Darbe sanığından 'tesadüf' savunması

Genelkurmay'daki eylemlere ilişkin "çatı" davasında savunma yapan eski Genelkurmay İstihbarat Başkanlığı araştırma subayı sanık Yıldırım, darbe girişiminin kilit isimleri Partigöç ve Turhan ile görüldüğü fotoğrafların "tesadüf" olduğunu savundu.

Darbe sanığından 'tesadüf' savunması

Fetullahçı Terör Örgütü'nün (FETÖ) 15 Temmuz 2016'daki darbe girişimi sırasında Genelkurmay Başkanlığındaki eylemlerle ilgili, aralarında sözde "Yurtta Sulh Konseyi" üyelerinin de bulunduğu 221 sanığın yargılandığı "çatı" davasına sanık savunmalarıyla devam edildi.

Ankara 17. Ağır Ceza Mahkemesince Sincan Ceza İnfaz Kurumları Yerleşkesindeki duruşmada, olay tarihinde Genelkurmay İstihbarat Başkanlığı Bilgi Güvenlik Şubesinde yarbay rütbesiyle araştırma subayı olarak görev yapan sanık Hüseyin Yıldırım savunma yaptı.

Yıldırım, darbe girişiminin yaşandığı 15 Temmuz günü dönemin Genelkurmay 2. Başkanı Yaşar Güler'e istihbarat raporu sunmak üzere çalıştığını, bu nedenle akşam saatlerine kadar mesai yaptığını söyledi.

Odasında olduğu sırada silah sesleri duyduğunu ve Tuğgeneral Attila Gökesaoğlu ile dışarı çıktıklarını anlatan Yıldırım, nizamiyedeki askerlerin giriş çıkışların yasaklandığını söylediğini aktardı.

Gökesaoğlu'nun emriyle beyaz kıyafeti bulunduğu ve hedef olabileceği gerekçesiyle geride beklediğini ileri süren Yıldırım, Gökesaoğlu'nun yanından ayrıldığını, bu nedenle nasıl ve nerede derdest edildiğini görmediğini kaydetti.

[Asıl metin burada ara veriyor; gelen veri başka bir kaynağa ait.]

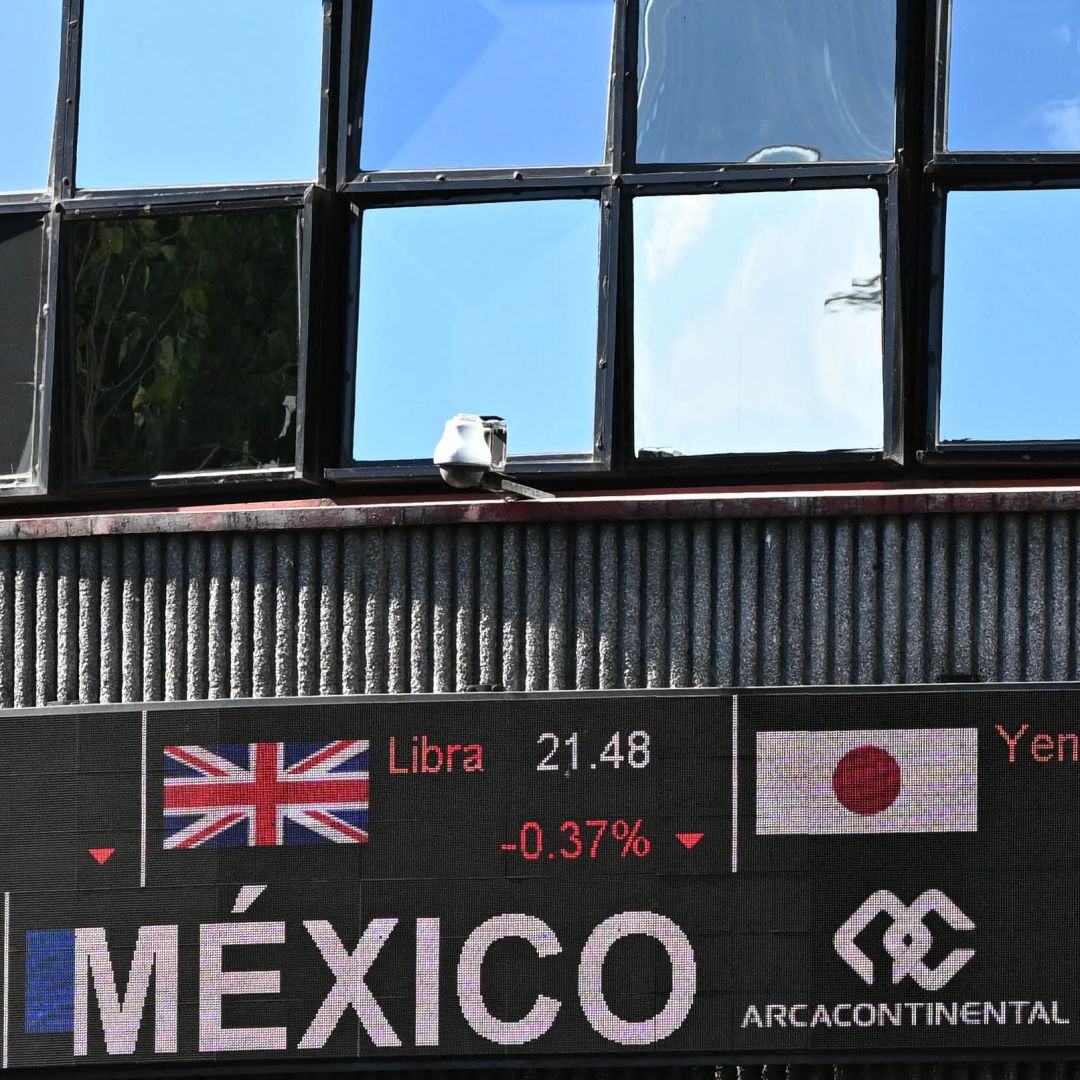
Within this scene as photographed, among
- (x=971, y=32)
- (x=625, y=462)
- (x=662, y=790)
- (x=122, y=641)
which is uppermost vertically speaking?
(x=971, y=32)

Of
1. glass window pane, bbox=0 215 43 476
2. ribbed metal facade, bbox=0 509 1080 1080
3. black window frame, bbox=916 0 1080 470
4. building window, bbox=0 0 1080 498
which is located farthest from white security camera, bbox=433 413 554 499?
glass window pane, bbox=0 215 43 476

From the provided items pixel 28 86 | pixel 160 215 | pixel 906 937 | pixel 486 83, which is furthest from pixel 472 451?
pixel 28 86

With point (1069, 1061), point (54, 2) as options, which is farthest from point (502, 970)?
point (54, 2)

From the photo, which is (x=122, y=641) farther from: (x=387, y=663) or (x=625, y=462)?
(x=625, y=462)

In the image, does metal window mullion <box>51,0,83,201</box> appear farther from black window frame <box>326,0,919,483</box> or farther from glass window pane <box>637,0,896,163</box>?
glass window pane <box>637,0,896,163</box>

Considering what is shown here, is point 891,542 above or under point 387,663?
above

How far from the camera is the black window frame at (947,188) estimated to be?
936 centimetres

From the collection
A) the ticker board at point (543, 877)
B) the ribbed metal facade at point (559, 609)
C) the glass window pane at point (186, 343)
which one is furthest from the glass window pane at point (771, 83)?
the ticker board at point (543, 877)

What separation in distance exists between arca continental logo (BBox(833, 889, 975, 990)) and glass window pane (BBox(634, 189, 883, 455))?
7.27 ft

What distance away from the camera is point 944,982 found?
8.70m

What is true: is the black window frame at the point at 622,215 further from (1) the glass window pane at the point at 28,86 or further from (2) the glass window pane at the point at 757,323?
(1) the glass window pane at the point at 28,86

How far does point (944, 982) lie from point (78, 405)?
17.0ft

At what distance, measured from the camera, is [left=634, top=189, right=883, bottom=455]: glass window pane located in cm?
948

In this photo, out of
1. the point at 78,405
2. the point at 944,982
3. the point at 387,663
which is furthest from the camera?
the point at 78,405
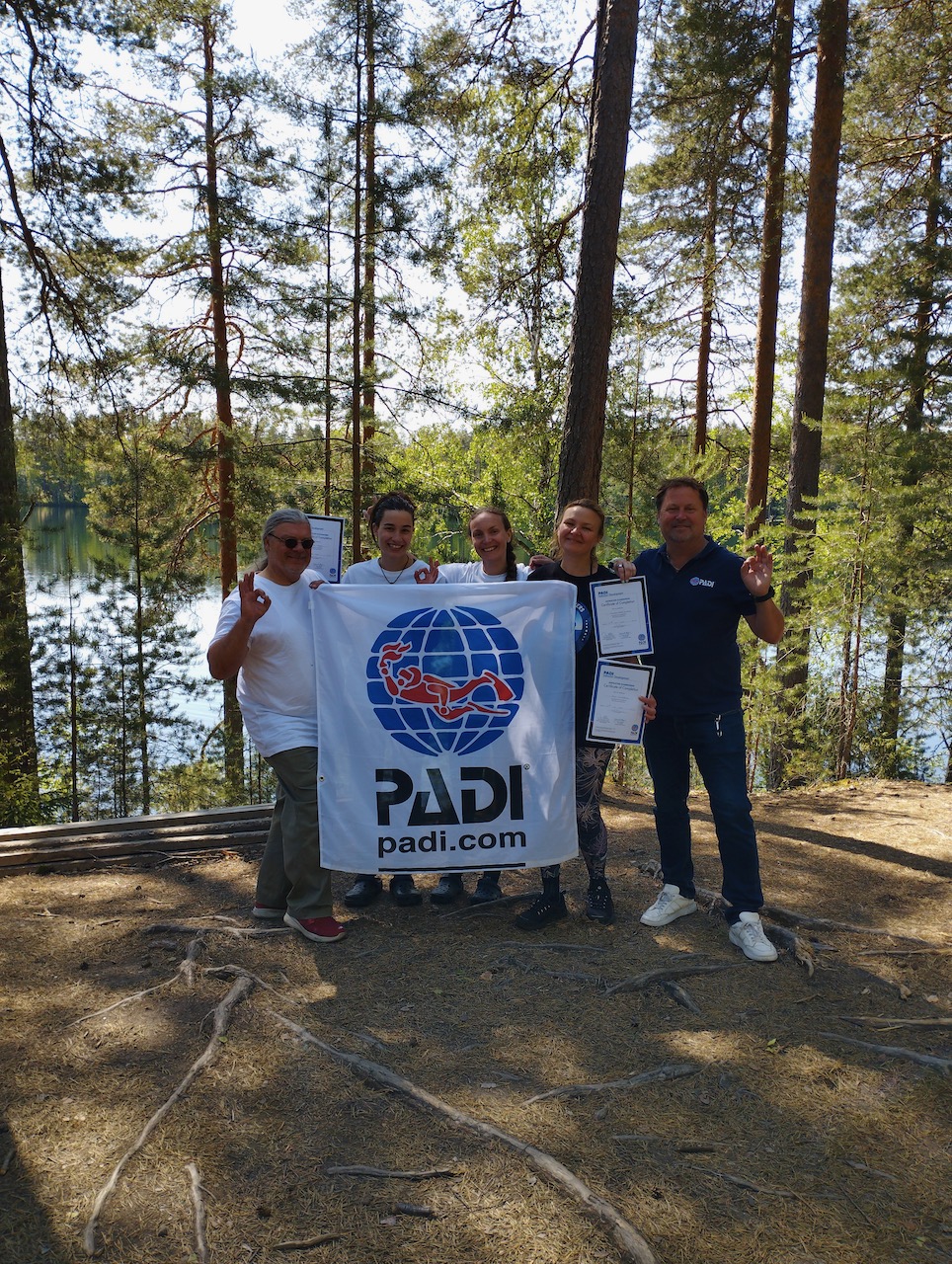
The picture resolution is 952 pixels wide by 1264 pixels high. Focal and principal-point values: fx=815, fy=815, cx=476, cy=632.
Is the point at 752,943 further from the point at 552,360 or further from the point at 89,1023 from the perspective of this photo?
the point at 552,360

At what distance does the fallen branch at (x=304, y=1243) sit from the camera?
7.09 ft

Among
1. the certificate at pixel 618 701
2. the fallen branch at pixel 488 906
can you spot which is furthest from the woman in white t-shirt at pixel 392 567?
the certificate at pixel 618 701

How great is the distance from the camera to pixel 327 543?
505cm

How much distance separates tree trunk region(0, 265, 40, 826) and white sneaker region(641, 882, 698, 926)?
636 cm

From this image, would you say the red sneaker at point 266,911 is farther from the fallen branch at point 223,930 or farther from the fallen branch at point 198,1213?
the fallen branch at point 198,1213

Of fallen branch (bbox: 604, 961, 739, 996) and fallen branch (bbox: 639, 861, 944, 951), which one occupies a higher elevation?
fallen branch (bbox: 604, 961, 739, 996)

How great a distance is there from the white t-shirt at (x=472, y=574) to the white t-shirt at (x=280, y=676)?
87cm

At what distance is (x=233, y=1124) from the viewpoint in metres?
2.64

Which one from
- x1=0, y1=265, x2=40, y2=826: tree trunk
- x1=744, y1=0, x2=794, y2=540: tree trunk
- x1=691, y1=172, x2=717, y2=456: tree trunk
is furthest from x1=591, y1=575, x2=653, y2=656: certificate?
x1=691, y1=172, x2=717, y2=456: tree trunk

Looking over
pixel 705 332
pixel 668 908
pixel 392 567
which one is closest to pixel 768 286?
pixel 705 332

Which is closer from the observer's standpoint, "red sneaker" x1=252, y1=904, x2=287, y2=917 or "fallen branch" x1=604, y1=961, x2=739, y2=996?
"fallen branch" x1=604, y1=961, x2=739, y2=996

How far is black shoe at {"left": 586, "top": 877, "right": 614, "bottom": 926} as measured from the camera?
421 centimetres

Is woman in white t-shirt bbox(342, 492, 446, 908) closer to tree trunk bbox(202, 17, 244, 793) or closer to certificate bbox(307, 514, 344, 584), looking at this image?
certificate bbox(307, 514, 344, 584)

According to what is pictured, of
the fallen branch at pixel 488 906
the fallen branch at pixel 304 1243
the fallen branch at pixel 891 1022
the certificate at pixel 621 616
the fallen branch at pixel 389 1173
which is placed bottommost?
the fallen branch at pixel 488 906
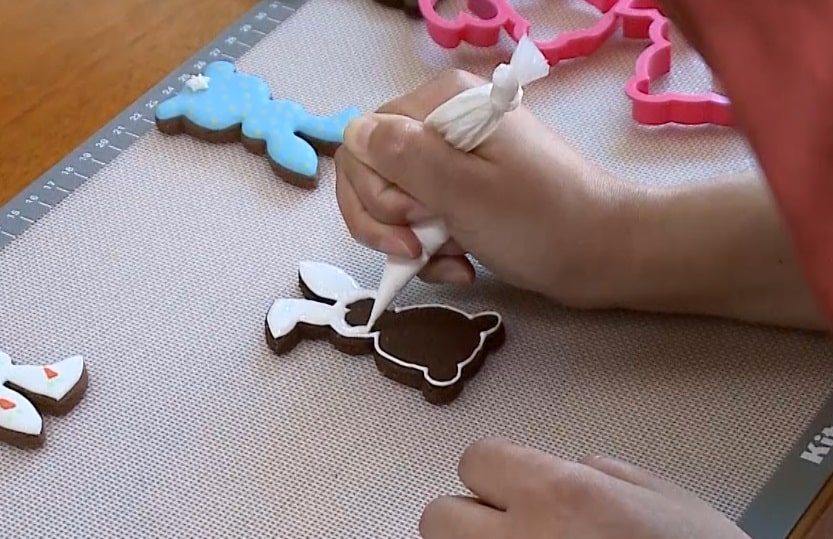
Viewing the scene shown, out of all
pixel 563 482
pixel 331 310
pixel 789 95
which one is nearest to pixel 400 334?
pixel 331 310

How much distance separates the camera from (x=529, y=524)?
20.7 inches

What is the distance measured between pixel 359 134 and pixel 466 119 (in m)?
0.07

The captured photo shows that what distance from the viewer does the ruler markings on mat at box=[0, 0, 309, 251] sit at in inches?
29.6

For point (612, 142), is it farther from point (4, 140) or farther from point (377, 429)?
point (4, 140)

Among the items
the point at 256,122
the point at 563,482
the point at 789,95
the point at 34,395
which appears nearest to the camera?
the point at 789,95

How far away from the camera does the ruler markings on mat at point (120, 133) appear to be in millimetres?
751

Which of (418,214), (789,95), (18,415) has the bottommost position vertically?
(18,415)

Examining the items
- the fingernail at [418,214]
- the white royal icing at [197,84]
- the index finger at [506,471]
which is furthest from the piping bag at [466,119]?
the white royal icing at [197,84]

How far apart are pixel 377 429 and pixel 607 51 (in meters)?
0.38

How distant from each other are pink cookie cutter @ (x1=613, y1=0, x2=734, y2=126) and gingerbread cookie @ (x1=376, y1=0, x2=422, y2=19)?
15 centimetres

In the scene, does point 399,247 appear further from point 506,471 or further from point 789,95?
point 789,95

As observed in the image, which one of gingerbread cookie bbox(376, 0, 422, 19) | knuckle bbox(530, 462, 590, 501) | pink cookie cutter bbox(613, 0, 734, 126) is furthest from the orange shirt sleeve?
gingerbread cookie bbox(376, 0, 422, 19)

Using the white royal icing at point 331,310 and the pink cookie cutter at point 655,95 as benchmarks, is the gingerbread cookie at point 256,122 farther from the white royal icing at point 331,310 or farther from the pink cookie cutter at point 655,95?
the pink cookie cutter at point 655,95

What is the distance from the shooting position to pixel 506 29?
88 centimetres
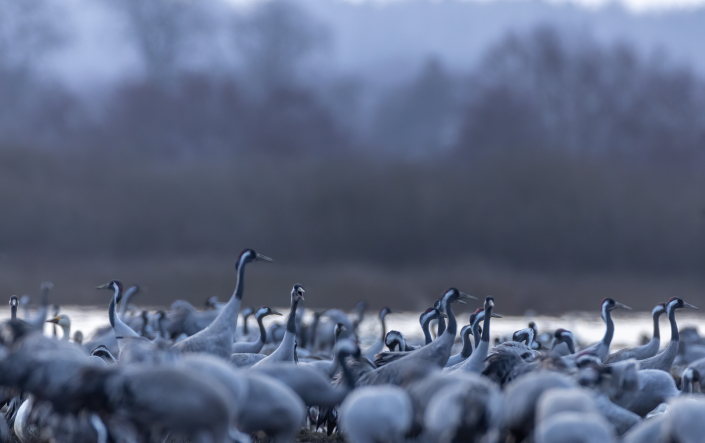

Neler olduğunu anlamaya çalışırken Mehmet Partigöç'ü gördüğünü ve neler olduğunu sormak için arkasından gittiğini savunan Yıldırım, bu sırada Kara Kuvvetleri Komutanının makam aracı ve korumalarının önlerinden geçtiğini belirtti.

Ardından silah sesleri duyduğunu aktaran Yıldırım, bulunduğu yerden komutanın derdest edilmesini ve koruma astsubayı Bülent Aydın'ın vurulma anını görmediğini, önünde bulunan araçların görüşünü engellediğini iddia etti.

Daha sonra derdest edildiğini ve karargah binasına getirildiğini öne süren Yıldırım, buraya albay Cemil Turhan'ın gelmesinin ardından onun yanına geçtiğini, Turhan'a ne olduğunu sorduğunu, onun ise sakin olması gerektiğini söylediğini savundu.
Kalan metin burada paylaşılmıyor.